By 2000, the second-gen model was ready, and that was larger, wider and more powerful than before. The interior was far-more car-like as well. This time, American consumers were the prime targets, and they responded in kind.
The third-gen RAV4 from 2006 was when sales really went ballistic, growing much larger in size and proportions.
7. Australian government import tariffs gave the RAV4 a massive leg up
In Australia, to help out the farmers and rural buyers, 4WD imports attracted a lower tariff than their 2WD counterparts, so carmakers did not bother with the latter until the taxes were changed in the latter 2000s.
This helped make 4WD/AWD vehicles less expensive than they would have been, helping fuel SUV sales sparked by the introduction of the RAV4 and its copycat rivals. Speaking of which…
2000-2005 Toyota RAV4 5DR.
8. It only took three years for the first wave of RAV4 clones to arrive
When it launched in June, 1994, there was only one car-based SUV in Australia.
That changed with the arrival in 1997 of the original Subaru Forester and Honda CR-V, and by 2003 we also had the likes of the Nissan X-Trail, Mazda Tribute, Ford Escape and Mitsubishi Outlander.
What are now referred to as ‘compact SUVs’, all became red-hot commodities, appealing to Australian family-car buyers who would otherwise have purchased a Holden Commodore or Ford Falcon, as well as a medium-sized car like the-then popular Mitsubishi Magna.
The writing was on the wall for sedans and wagons…

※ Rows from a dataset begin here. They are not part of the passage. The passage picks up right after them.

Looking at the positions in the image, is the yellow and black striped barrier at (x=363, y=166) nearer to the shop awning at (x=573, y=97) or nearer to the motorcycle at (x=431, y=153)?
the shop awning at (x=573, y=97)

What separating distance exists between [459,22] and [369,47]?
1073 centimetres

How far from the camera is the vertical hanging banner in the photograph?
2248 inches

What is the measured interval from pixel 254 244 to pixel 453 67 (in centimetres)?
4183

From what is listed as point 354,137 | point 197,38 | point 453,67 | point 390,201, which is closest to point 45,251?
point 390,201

9. Within 10 years it was clear the RAV4 had destroyed coupes and medium-sized sedans – the Big Two were next
The RAV4 and its compact SUV disciples quickly annihilated the affordable sports car sector, as defined by Toyota’s own Celica, Honda’s Prelude and Mazda’s MX-6. Then, midsized car sales sank, and before long, once-popular series like the Mazda 626, Ford Mondeo and Holden Vectra struggled.

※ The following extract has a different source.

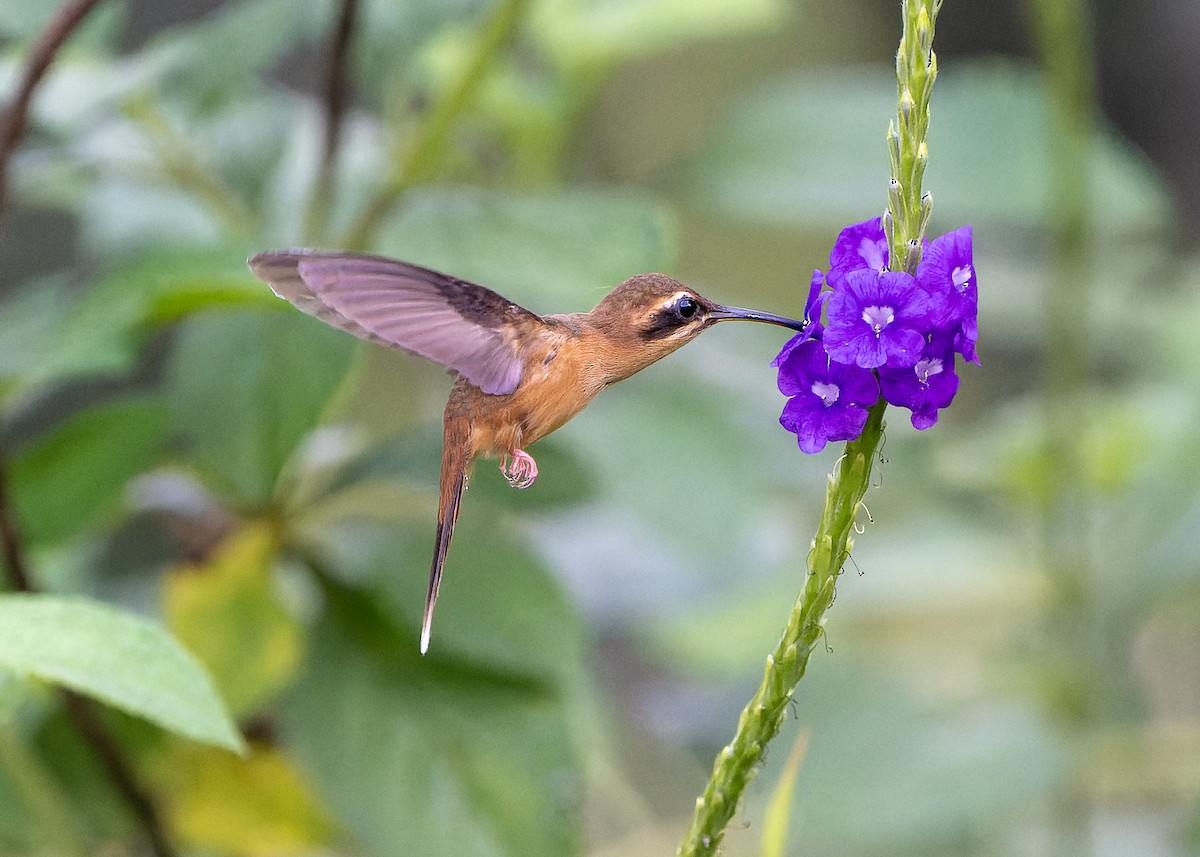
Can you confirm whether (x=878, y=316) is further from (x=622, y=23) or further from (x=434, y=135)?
(x=622, y=23)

Inevitably, of course, it was the perennially bestselling Commodore and Falcon that started to falter. Holden made the (in hindsight) disastrous decision to invest one billion dollars in the VE program of 2006, and by the time that launched, there was no hope of achieving the required sales for a return in investment.
2006 Holden VE Commodore.
It, and the Australian manufacturing industry built on larger sedan models (and the Territory SUV), were doomed…

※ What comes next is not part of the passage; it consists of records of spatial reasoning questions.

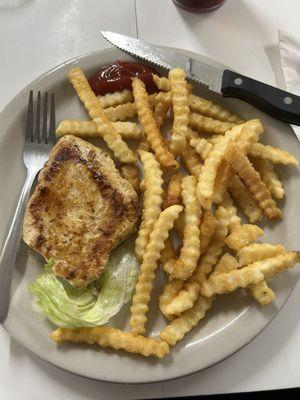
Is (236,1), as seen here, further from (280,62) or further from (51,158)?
(51,158)

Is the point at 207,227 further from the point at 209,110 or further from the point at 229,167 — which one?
the point at 209,110

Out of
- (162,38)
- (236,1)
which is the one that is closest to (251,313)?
(162,38)

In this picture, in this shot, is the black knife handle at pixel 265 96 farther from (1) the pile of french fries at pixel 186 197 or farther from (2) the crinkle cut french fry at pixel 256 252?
(2) the crinkle cut french fry at pixel 256 252

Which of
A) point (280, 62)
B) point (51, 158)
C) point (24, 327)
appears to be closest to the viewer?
point (24, 327)

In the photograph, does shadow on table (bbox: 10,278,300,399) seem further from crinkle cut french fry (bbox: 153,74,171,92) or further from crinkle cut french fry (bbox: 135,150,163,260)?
crinkle cut french fry (bbox: 153,74,171,92)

10. It became Australia’s first cheap hybrid SUV
Yes, you could argue that the 2013 Mitsubishi Outlander PHEV plug-in hybrid EV was first, and even the (ironically Mk4 RAV4-based) beat the RAV to market but both were priced beyond most everyday family budgets.
When the RAV4 Hybrid was launched in mid-2019, it was the first affordable hybrid option – with the base GX Hybrid coming in at under $35,000. No wonder waiting lists blew out to years. Soon the hybrids accounted for over 80 per cent of demand, and within five years, all RAV4s are now hybrid.
And, as with most things RAV4, the competitors then followed suit. What an original! Happy birthday to Australia’s favourite non-ute, non-electric vehicle over the past five years.